TASK GOAL => Carry the first-person essay about living with schizophrenia forward from its last sentence, keeping its voice and subject.

SUPPLIED PASSAGE =>
+++++
BY ASHLEY’S FRAYED
I remember when I first told my psychiatric nurse practitioner that I was hearing voices and had paranoid thoughts. She called them delusions. I knew they were real. Most of the time it still is real. People read my mind and are out to ruin my life.
I casually asked my practitioner when I would get a “clean bill of mental health.” She became very compassionate. She told me that some of my symptoms might improve with medication. However, she made it clear that these illnesses do not heal. I will have mental illness for the rest of my life.
I have made some progress but it is never back to the mentally healthy me. She is gone. But I still am here. Here is painful. My therapist told me once that out of the 1,000 schizophrenic patients she has treated, one had returned to full-time work.
Work is one of the most important aspects of an adult’s life. Without work the days blandly blend together. If I guess the day of the week, I have a 50/50 chance of guessing correctly.
+++++
DATA FOR ANALYSIS =>
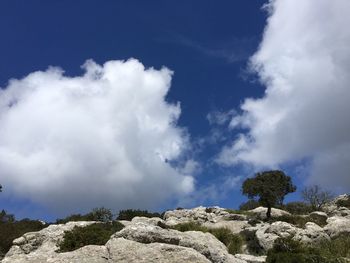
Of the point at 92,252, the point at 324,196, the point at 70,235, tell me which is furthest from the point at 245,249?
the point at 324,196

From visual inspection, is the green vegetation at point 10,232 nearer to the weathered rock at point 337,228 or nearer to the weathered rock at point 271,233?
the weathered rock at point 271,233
+++++
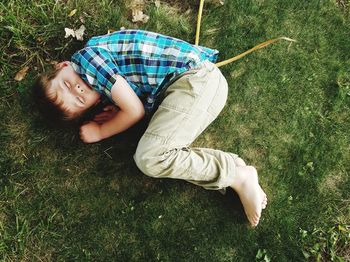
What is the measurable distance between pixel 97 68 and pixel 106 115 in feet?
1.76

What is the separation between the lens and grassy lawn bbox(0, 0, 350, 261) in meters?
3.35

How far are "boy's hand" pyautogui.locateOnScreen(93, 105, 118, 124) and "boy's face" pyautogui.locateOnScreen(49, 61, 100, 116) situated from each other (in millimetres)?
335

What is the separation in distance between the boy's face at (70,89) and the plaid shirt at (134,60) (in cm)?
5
+++++
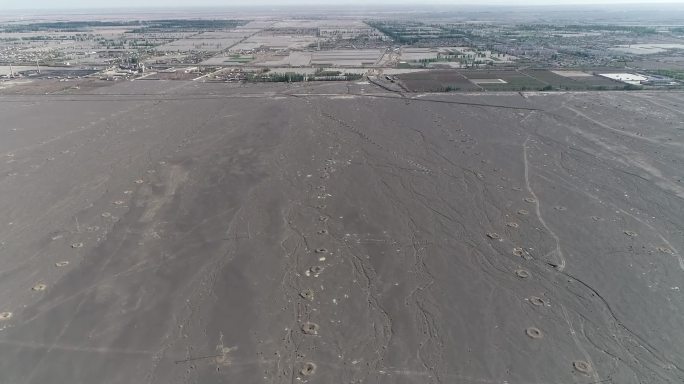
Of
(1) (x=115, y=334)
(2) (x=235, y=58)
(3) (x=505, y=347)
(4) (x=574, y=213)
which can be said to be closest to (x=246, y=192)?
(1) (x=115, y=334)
+++++
REPLY =>
Forever. It makes me angry! Why do I have to suffer because other people have demons. Demons. When I say demons, my psychiatric nurse practitioner tells me that I am having delusions. I don’t believe that for a minute.
In June of 2003 I was “Date Raped” by a former state employee with the initials BRM. I told him he was hurting me and told him to stop. I went blackout. He continued. I have no memory of most of the attack. I also was afraid to press charges. Sometime I think my PTSD could heal if the traumas stopped happening. But they don’t.
I know I said goodbye in my last column. My job was high security clearance and would not allow me to have a second job. Anyway, I was let go from that job for whistleblowing. Maybe I could keep a job if I learned to do the “wrong thing” instead of the “right thing.” Losing my job slid me right back into poverty and scarred my psyche. Another trauma.
In addition to being date raped, I was sexually molested and raped as a small child. From the ages of 6 to 11 I have no memories. I fired my therapist. She said she could help me bring the memories back so that I could work through it. I disagreed. Having no memories of the abuse shields me from the horror of it all. I recently have had flashbacks now that I am into my 40s. I am hoping the actual events will never haunt me. One of my abusers may still be alive. None of them were family or my mother’s lovers. They were friends’ parents. People my mother trusted because I was friends with their children. Huge mistake. One I did not make when I became a parent at age 23.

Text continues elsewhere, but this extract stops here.